If you are unfamiliar with land trusts, you may wonder just what a land trust is. Land trusts are non-profit organizations directly involved in the permanent protection of land and its resources for the public benefit. A trust may operate on a local, state, regional, or national level. On the national level, the best known land trust is The Nature Conservancy. A land trust is the private alternative to land preservation by public agencies or park districts. They give local citizens concerned about open space issues a way to work together to preserve areas important to the community, and landowners interested in protecting their properties options to do so that would otherwise be unavailable.
Land trusts are not "trusts" in the legal sense. Some, in fact, refer to themselves by other names such as conservancies, foundations, or associations. Land trusts accept donations of properties, buy land, or help landowners establish legal restrictions called conservation easements that limit harmful use and development. Land trusts may own and manage properties, monitor the easements they have helped establish for land owners, and/or work in partnership with other agencies.
The land trust movement has grown dramatically as more and more people recognize the need to protect lands that are important to them before they are lost forever. Today there are more than 1200 land trusts in America. Combined, their approximately one million members and financial supporters have protected more than 4.7 million acres of land. Beyond this desire to protect land, land trusts vary tremendously. Some concentrate on protecting land that has natural value, some on land with historic value, some on farmland, some on forests, others on scenic viewsheds and so forth. Their area of concern may be as small as a township, a watershed or a specific mountain. Larger land trusts may define their areas of interest by habitat type, county, state, or even national lines.
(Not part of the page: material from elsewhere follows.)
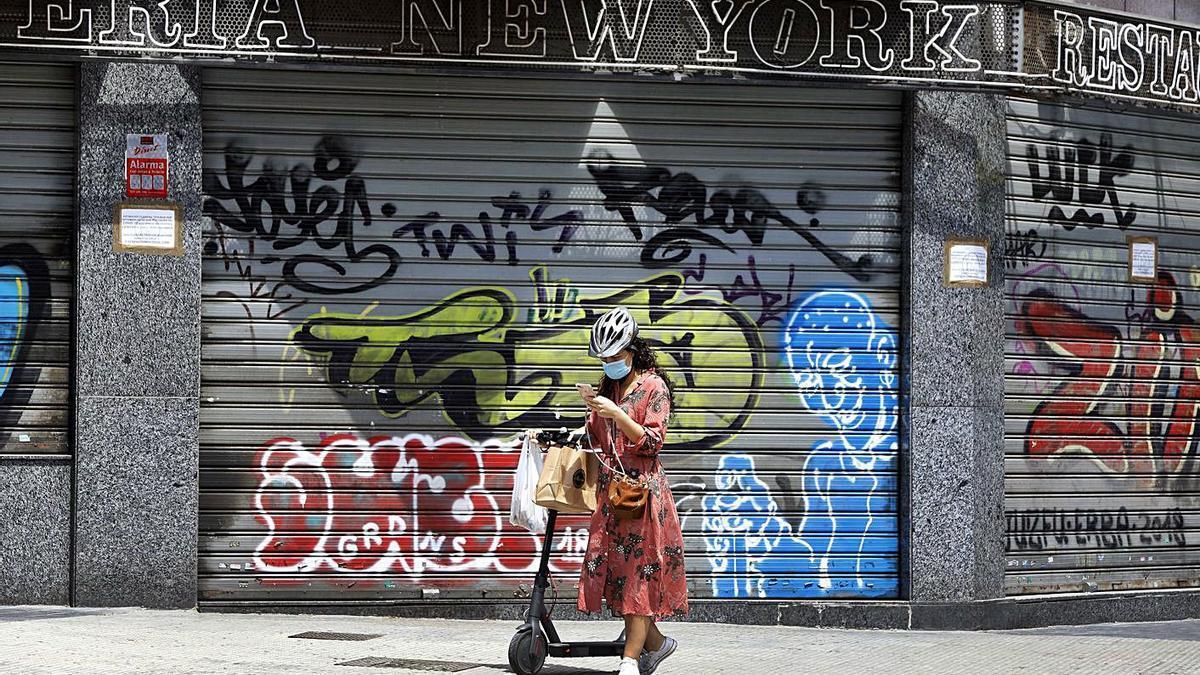 Una mujer consulta su teléfono frente a un local cerrado de València, en mayo. | M. Á. MONTESINOS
Land trusts are funded largely through membership dues and/or donations from individuals, businesses, and foundations. Some are run solely by volunteers, others include professional staff. As community organizations, land trusts are responsive to the special needs of the land and people in their regions. As private organizations, land trusts are able to offer quick response, flexibility, and confidentiality in land transactions. Archimedes once said that given a long enough lever he could move the world. A land trust is like such lever - if enough people "push it", they can move their local world closer to their envisioned ideal.